-- THE EXERCISE --
Give the data below again, word for word.
--- INPUT DATA ---
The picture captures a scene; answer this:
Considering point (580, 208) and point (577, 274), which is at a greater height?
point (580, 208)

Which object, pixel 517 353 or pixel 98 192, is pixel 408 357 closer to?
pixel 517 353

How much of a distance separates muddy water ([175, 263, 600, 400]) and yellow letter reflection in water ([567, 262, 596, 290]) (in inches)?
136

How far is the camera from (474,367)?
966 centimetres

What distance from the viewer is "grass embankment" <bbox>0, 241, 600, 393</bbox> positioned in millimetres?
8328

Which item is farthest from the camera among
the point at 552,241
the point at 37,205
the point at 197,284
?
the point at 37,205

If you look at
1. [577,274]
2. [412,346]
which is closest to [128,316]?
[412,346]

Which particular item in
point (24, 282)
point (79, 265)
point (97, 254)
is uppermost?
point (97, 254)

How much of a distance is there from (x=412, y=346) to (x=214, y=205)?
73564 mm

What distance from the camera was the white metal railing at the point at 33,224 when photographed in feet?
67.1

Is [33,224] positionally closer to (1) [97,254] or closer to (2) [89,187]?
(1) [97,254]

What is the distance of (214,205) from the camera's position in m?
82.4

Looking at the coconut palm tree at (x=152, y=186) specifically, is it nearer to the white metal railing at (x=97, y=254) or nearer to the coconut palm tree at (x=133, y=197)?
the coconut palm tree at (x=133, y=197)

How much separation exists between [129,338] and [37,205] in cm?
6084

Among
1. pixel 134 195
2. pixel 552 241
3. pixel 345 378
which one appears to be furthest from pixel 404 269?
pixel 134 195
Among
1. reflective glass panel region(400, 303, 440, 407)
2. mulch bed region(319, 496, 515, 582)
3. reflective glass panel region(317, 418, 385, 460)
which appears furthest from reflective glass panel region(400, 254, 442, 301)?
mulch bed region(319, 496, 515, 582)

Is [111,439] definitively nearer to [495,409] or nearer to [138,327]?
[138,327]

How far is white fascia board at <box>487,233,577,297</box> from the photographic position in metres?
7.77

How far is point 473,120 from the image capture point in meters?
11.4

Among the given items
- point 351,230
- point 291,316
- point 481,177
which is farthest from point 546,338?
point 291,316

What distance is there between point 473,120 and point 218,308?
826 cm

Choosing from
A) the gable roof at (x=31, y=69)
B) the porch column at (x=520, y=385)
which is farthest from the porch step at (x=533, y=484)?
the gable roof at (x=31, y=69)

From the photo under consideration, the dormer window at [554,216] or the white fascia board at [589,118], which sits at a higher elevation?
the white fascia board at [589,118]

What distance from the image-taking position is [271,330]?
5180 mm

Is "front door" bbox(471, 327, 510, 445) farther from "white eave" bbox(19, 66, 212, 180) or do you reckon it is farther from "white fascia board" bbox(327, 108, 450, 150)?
---
-- SOLUTION FOR THIS TASK --
The picture captures a scene; answer this:
Considering point (580, 208) and point (577, 274), which is at a greater height?
point (580, 208)

Which object, pixel 517 353 or pixel 98 192, is pixel 408 357 closer to?
pixel 517 353

How much of a distance separates muddy water ([175, 263, 600, 400]) and yellow letter reflection in water ([567, 262, 596, 290]) (in inches)?
136

How far is the camera from (474,367)?
966 centimetres

What distance from the viewer is "grass embankment" <bbox>0, 241, 600, 393</bbox> positioned in millimetres?
8328

Which item is farthest from the camera among
the point at 552,241
the point at 37,205
the point at 197,284
?
the point at 37,205

If you look at
1. [577,274]
2. [412,346]
which is closest to [128,316]?
[412,346]

Which particular item in
point (24, 282)
point (79, 265)
point (97, 254)
is uppermost?
point (97, 254)

How much of a distance is there from (x=412, y=346) to (x=214, y=205)?
73564 mm

What distance from the camera was the white metal railing at the point at 33,224 when photographed in feet?
67.1

Is [33,224] positionally closer to (1) [97,254] or closer to (2) [89,187]?
(1) [97,254]

What is the distance of (214,205) from the camera's position in m?
82.4

Looking at the coconut palm tree at (x=152, y=186) specifically, is it nearer to the white metal railing at (x=97, y=254) or nearer to the coconut palm tree at (x=133, y=197)?
the coconut palm tree at (x=133, y=197)

How much separation exists between [129,338] and [37,205] in cm?
6084

Among
1. pixel 134 195
2. pixel 552 241
3. pixel 345 378
which one appears to be furthest from pixel 404 269?
pixel 134 195
Among
1. reflective glass panel region(400, 303, 440, 407)
2. mulch bed region(319, 496, 515, 582)
3. reflective glass panel region(317, 418, 385, 460)
which appears furthest from reflective glass panel region(400, 254, 442, 301)?
mulch bed region(319, 496, 515, 582)

Is [111,439] definitively nearer to [495,409] or nearer to [138,327]?
[138,327]

How far is white fascia board at <box>487,233,577,297</box> from the photographic position in metres?
7.77

How far is point 473,120 from the image capture point in meters?
11.4

Among the given items
- point 351,230
- point 291,316
- point 481,177
which is farthest from point 546,338?
point 291,316

What distance is there between point 473,120 and point 218,308?
826 cm

Choosing from
A) the gable roof at (x=31, y=69)
B) the porch column at (x=520, y=385)
which is farthest from the porch step at (x=533, y=484)?
the gable roof at (x=31, y=69)

From the photo under consideration, the dormer window at [554,216] or the white fascia board at [589,118], which sits at a higher elevation?
the white fascia board at [589,118]

What distance from the image-taking position is [271,330]?
5180 mm

Is "front door" bbox(471, 327, 510, 445) farther from "white eave" bbox(19, 66, 212, 180) or do you reckon it is farther from "white fascia board" bbox(327, 108, 450, 150)?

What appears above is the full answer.